The script will also:

  • create a template config file (default is ~/.reconfig/config) if it does not exist, but you'll need to fill in your own credentials before it will work.
  • attempt to update IRC with reconfig status. To do so, it uses a minimal bash IRC client called ii. You can download ii from their website, or install it via a package manager (e.g. port install ii). Updating irc is non-fatal, but make sure ii is in your PATH if you want it to work.
  • create a temporary folder (/tmp/reconfig) to store the reconfig files. When starting a new reconfig, you should delete the reconfig folder corresponding to an older run of the script before attempting to run it again.

Updating the pinned version of mozharness on mozilla-central

The revision of mozharness used by a particular branch of mozilla code is now tracked in-tree. As a courtesy to developers and sheriffs, CiDuty is expected to update the pinned revision in the mozilla-central integration branch when they move the production tag. The change will be merged from mozilla-central to other branches by sheriffs as part of their normal duties.

The pinned revision is tracked in this file: http://hg.mozilla.org/mozilla-central/file/920ded6a1f77/testing/mozharness/mozharness.json

Update the revision in the file to point to the revision of the new mozharness production tag and land normally.

NOTE: once all of mozharness moves in-tree, this step will be unnecessary.

Updating master/master_config.json

If you have added/removed a platform that will change the content of master/master_config.json in tools/buildfarm/maintenance/production_masters.json, you'll need to manually update the masters that this change impacts because the end_to_end_reconfig.sh script does not do this step. bug 1215294 opened to enable this in the script.

Example

cd /builds/buildbot/tests1-linux64/ 
export PRODUCTION_MASTERS=tools/buildfarm/maintenance/production-masters.json
python buildbot-configs/update-master-json.py $PRODUCTION_MASTERS master/master_config.json
make checkconfig
make reconfig

Help, my reconfig failed!

Assuming you're using the end_to_end_reconfig.sh script, you can resume after fixing the error. Errors and exit state can be found in the manage_masters-##########.log which is created in /tmp/reconfig by default. The hourly auto reconfig logs are in the bb dir as reconfig.{log,lock}.
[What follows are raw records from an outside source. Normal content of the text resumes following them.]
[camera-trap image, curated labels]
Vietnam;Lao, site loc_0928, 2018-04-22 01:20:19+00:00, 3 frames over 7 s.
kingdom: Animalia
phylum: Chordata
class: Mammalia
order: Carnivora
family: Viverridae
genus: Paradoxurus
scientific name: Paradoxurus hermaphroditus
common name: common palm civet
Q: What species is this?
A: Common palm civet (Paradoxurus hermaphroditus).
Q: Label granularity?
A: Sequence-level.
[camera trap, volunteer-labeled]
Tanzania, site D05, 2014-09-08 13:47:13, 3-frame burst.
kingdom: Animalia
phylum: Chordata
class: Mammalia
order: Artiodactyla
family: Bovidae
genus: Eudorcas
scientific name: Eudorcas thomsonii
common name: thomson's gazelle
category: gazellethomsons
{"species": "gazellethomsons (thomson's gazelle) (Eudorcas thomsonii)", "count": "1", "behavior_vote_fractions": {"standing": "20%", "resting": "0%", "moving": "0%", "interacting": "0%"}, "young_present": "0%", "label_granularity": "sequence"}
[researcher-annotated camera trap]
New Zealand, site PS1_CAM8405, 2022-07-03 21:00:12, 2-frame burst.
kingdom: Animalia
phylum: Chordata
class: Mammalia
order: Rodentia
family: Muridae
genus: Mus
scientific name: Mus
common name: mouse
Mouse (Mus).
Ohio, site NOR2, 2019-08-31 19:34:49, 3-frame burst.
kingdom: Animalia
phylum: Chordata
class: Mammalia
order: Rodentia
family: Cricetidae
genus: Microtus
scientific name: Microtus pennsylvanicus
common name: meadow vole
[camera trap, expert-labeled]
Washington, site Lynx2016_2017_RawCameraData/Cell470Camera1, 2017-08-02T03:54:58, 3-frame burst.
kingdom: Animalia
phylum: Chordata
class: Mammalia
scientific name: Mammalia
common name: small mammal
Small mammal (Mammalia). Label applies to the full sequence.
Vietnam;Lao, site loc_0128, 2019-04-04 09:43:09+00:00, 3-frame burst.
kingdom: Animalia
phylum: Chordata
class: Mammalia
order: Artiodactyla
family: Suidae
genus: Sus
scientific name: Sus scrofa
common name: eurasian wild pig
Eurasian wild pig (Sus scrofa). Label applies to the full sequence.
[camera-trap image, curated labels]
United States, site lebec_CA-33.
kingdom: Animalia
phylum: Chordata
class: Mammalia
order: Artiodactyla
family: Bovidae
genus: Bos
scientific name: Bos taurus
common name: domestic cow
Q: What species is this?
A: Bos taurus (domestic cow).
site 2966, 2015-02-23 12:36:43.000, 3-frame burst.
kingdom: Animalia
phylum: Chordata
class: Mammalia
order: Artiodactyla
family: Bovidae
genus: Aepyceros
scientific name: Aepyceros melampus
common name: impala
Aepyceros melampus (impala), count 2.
Running the script again will yield the following menu:

* Please select one of the following options:
1) Continue with existing reconfig (e.g. if you have resolved a merge conflict)
2) Delete saved state for existing reconfig, and start from fresh
3) Abort and exit reconfig process

Number 1 is usually the best option here, especially if the hg operations actually succeeded during the previous attempt. This way the wiki/bugzilla updates will still be properly applied.

Help, my reconfig is stuck!

Reconfigs can take as little as 30 minutes to run, but can take up to 2 hours depending on how busy the systems are.

In general, linux test masters are the slowest to reconfig. You can tail the manage_masters-##########.log to keep up with progress. By default, this log is created in /tmp/reconfig. The hourly auto reconfig logs are in the bb dir as reconfig.{log,lock}.

If the reconfig gets stuck, see How To/Unstick a Stuck Slave From A Master.